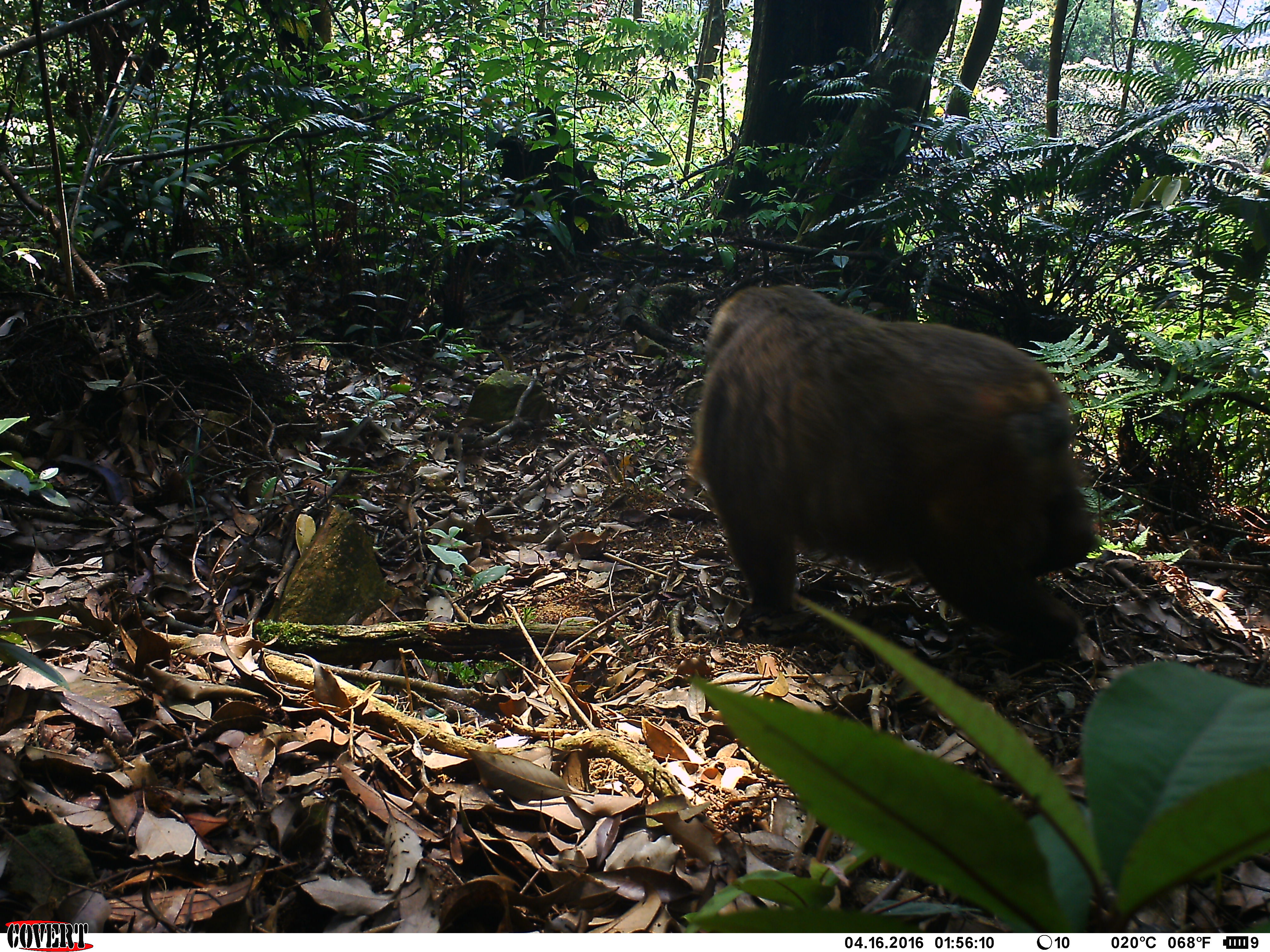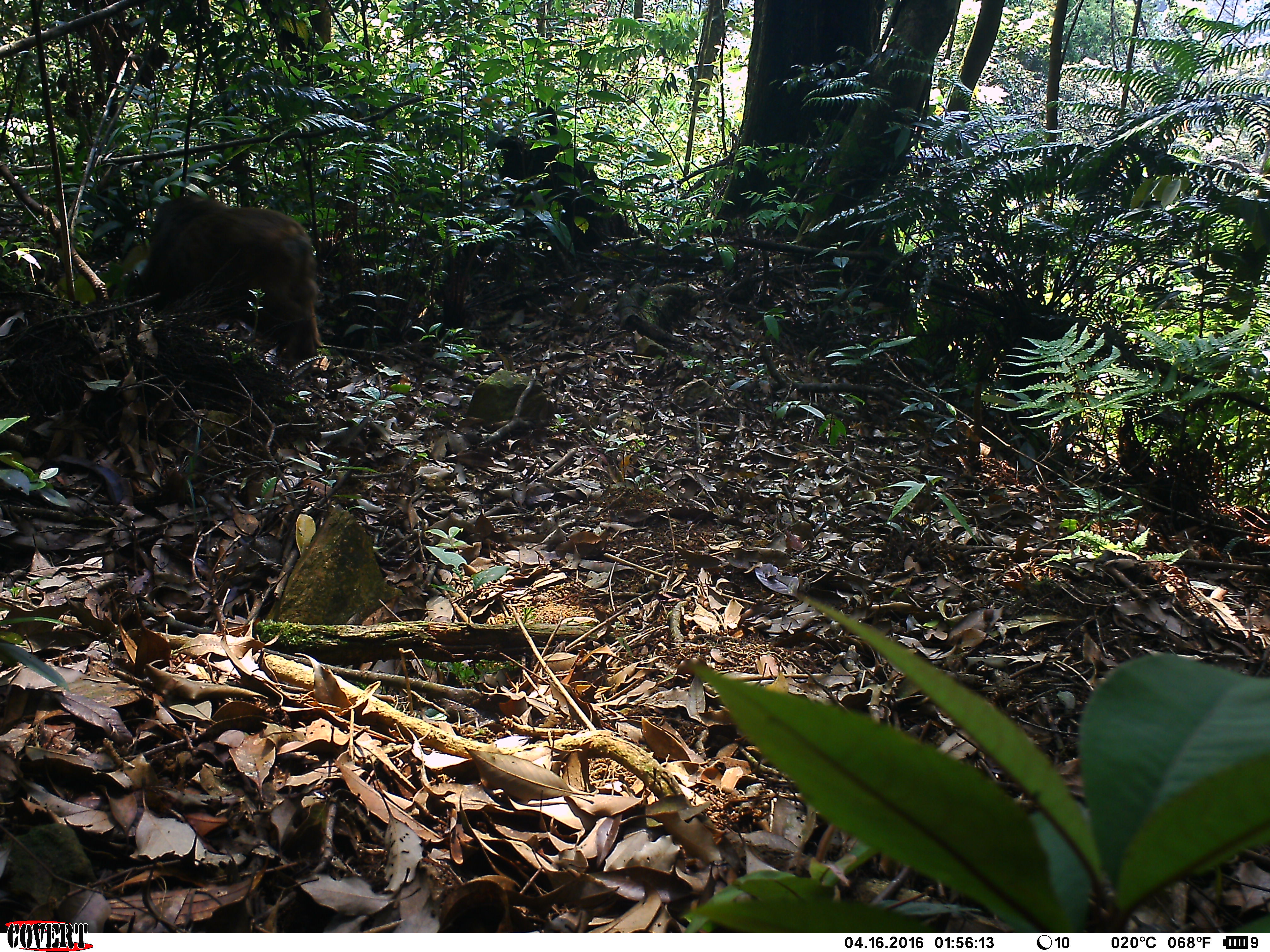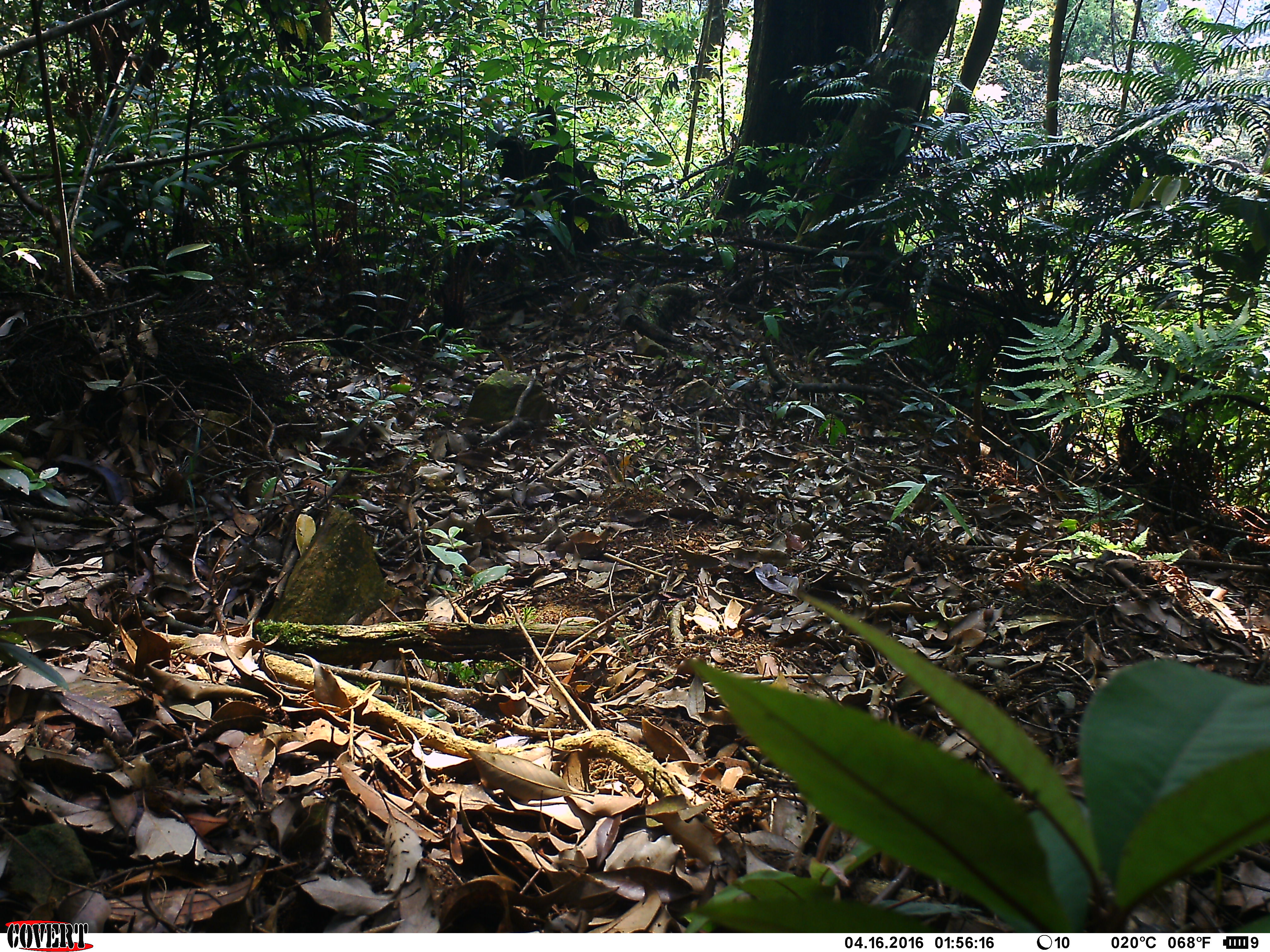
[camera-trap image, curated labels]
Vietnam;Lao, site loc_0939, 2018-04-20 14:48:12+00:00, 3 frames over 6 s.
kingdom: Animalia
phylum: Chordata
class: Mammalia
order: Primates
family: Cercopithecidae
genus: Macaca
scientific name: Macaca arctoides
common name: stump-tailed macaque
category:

■ ■ ■

Goal of the exercise:
Where pictures occur in the material above, omit them and return everything else exactly.

Answer space:
[camera-trap image, curated labels]
Vietnam;Lao, site loc_0939, 2018-04-20 14:48:12+00:00, 3 frames over 6 s.
kingdom: Animalia
phylum: Chordata
class: Mammalia
order: Primates
family: Cercopithecidae
genus: Macaca
scientific name: Macaca arctoides
common name: stump-tailed macaque
category:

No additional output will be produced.